I bought Standard library. This is so realistic than I expected.
I worried about the ambience issue before I buy, but it reached a satisfactory level after touching some settings. First I loaded Player preset, and increased the level of the close & main mics, which has strengthened the stringy sound, but decreased (too much) distant tone. I also decreased the reverb (especially close mic's reverb) and Room-mix mic's volume.
Someone said the high register is little thin, but wasn't to me.
I put this instrument on the top tier of my own VI.

The only weakness I think is the loading speed. However, this has little effect on pulling down the instrument from the top tier. This issue is solved by setting up the instrument about 10 minutes before using it. (HDD point of view)
gorgeous.


----------



## re-peat (May 16, 2018)

good said:


> The only weakness I think is the loading speed.


SSD makes a dramatic difference. Over here, the CFX loads in a matter of seconds; literally. 
(The Player-plugin takes longer to load than the library.)

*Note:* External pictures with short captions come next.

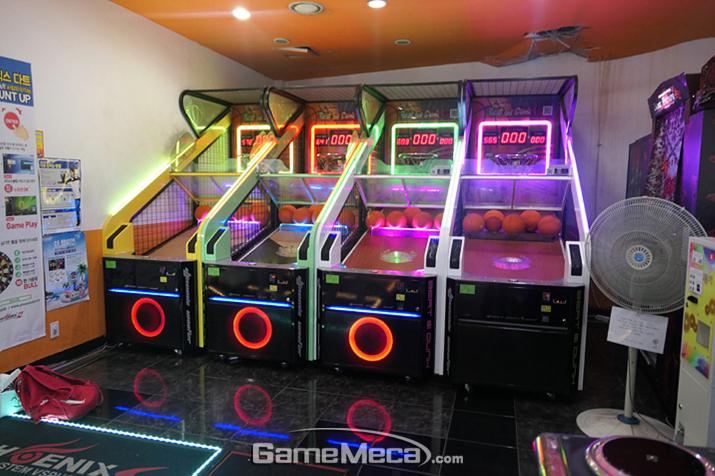 누구나 쉽게 이용할 수 있는 가벼운 게임, 다트와 농구 (사진제공: Ryunan)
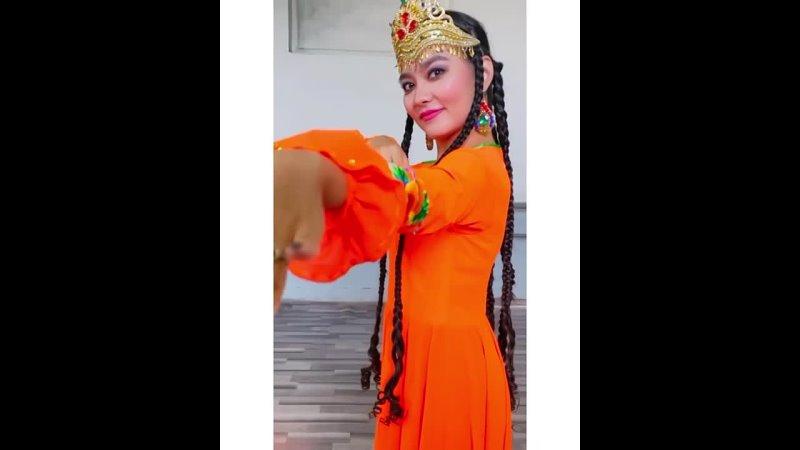Назугум героиня и поэтесса уйгурского народа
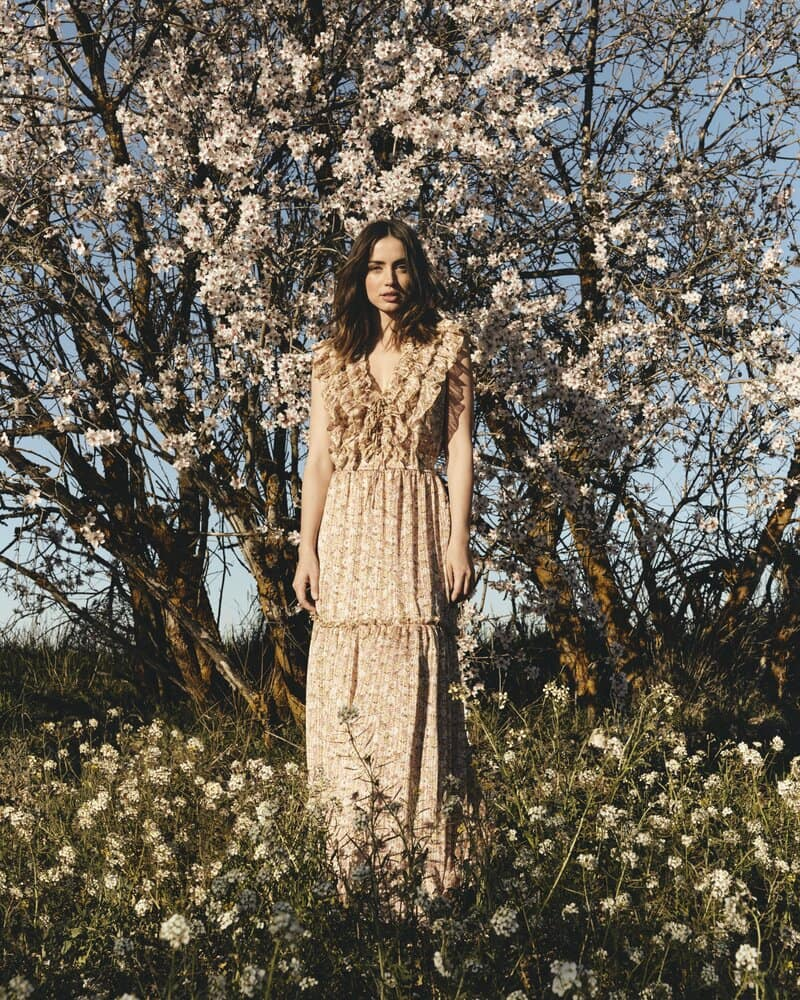 Ana de Armas da la bienvenida a la primavera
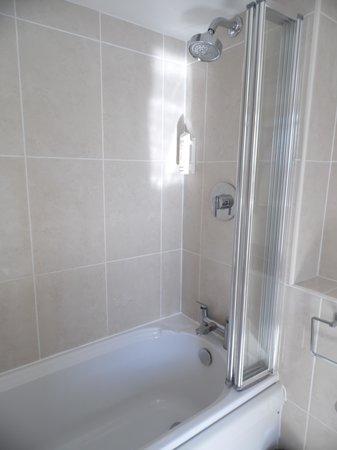 Minster Hotel: Nice clean bathroom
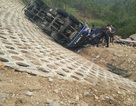 Gần 3 tiếng giải cứu tài xế kẹt trong cabin chiếc xe bị lật
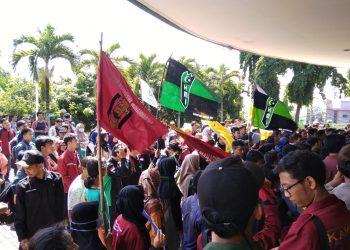 Mahasiswa saat melakukan aksi didepan rektorat, Kamis (2/5/2019) (Amanat/Fauzan)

Anyone can get the Note Volume (in the 'Edit' tab) to work, by the way? Doesn't appear to be doing anything at all. 
Maybe I'm overlooking something, or else it's a little bug.

_


----------



## Francis Bourre (May 16, 2018)

I bought it, shame on me, I'm a kind of virtual piano collector.

I wanted to participate to this thread to say: "Be careful... I mean, not everyone will like it. There's no ultimate piano, and imho this one is far away to enter the category if there is one." Btw, the quest for the ultimate piano is pointless, because every acoustic piano sound is different, so how you would compare them, and more than that, the context matters, definitely. Last but not least, it's fully subjective, and this subjectivity is the fruit of your own experience/culture. Mine is coming from a jazz pianist background.

So from my own experience and needs, I was disappointed, because the sound is too thin for my use, and not only in the high. It lacks of body as well. It's too clean, I can't feel the instrument under my fingers, so I can't believe I'm playing piano, and without wanting to be rude with the product, I would say it sounds a bit dead. I should add that I'm not super fan of the Yamaha C7 sound in general, but that's fine in the right context. About VSL version, I will never use it as it is for a (live or recorded) solo performance. When you go beyond the scope of the hype cinematic pianos drowned in a hall reverb (I think most of the virtual pianos are good enough to play in this category, because the requirements are such low), there's not so much products left to deliver an enjoyable intimate dry acoustic solo experience. And when you find some, the marathon is not over, you have to deal with many sample inconsistencies (eq, release...) spread on the keyboard, and many times, find some tricks to make your experience less clinic (adding noises, harmonics, colors...).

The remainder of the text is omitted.